The latest data from Equifax Canada paints a concerning picture of the financial health of the nation. A staggering 1.4 million Canadians missed at least one credit payment in the first quarter of 2025, signaling rising financial stress amid persistent economic uncertainty. This trend highlights a growing divide between those who are managing and those who are falling behind.
This isn’t just a statistic; it’s a warning sign about the mounting pressures of the Canadian cost of living crisis, rising unemployment, and the impact of higher interest rates on household budgets.
The “Why” Behind the Missed Payments
According to Rebecca Oakes, Equifax Canada’s vice-president of advanced analytics, the primary drivers are clear. “In order for anybody to kind of keep making the payments … you need to have an income, you need to have good employment,” Oakes stated.
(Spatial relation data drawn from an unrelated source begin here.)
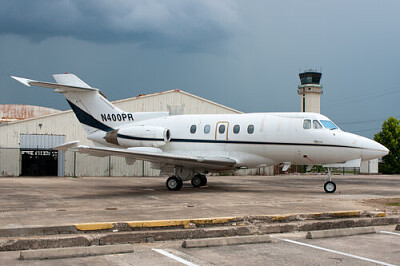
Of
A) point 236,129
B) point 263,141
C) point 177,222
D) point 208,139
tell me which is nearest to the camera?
point 177,222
The report links the rise in missed payments directly to:
- High Cost of Living: Everyday expenses continue to strain budgets.
- Growing Unemployment: Job market instability reduces household income.
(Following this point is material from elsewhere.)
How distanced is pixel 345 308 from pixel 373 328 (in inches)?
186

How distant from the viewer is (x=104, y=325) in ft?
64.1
- Economic Uncertainty: Rising trade tensions and a slowdown in discretionary spending are creating a ripple effect that impacts employment levels.
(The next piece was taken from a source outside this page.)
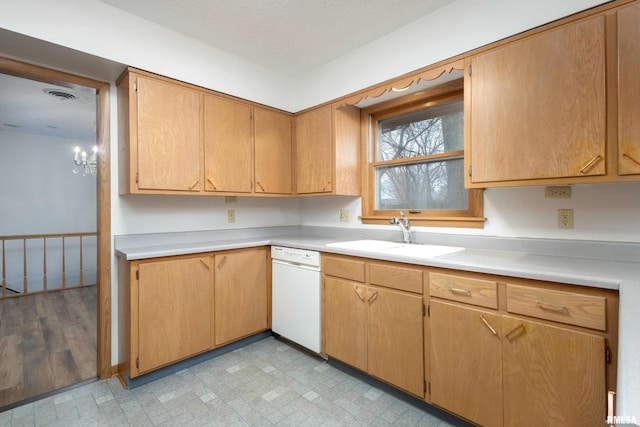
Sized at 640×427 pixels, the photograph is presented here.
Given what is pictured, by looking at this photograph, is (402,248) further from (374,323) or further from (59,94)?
(59,94)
Even as consumers cut back—with average monthly credit card spending falling by $107—many are still unable to keep up.
A Closer Look at the Rising Consumer Debt
The report reveals critical details about the nature of this growing debt problem. Total consumer debt in Canada climbed to $2.55 trillion, a four percent increase from the previous year.
- Non-Mortgage Debt Surges: Delinquency rates for non-mortgage debts (like credit cards and auto loans) jumped by 8.9% year-over-year.
- Mortgage Holders Feel the Pinch: While lower, the delinquency rate for mortgage holders still rose by 6.5%.
- Younger Canadians Disproportionately Affected: The most alarming trend is among younger consumers, where credit card delinquency rates soared by a massive 21.7%. This highlights a generation struggling to achieve financial stability.
Ontario Becomes a Financial Stress Hot Spot
The financial strain is not distributed evenly across the country. The report identifies Ontario as a hot spot for financial stress. The province saw its 90-plus day mortgage delinquency rate surge significantly since last year, reaching 0.24%. Ontario also led the country in the growth of non-mortgage delinquency rates, making it a focal point of the current debt crisis.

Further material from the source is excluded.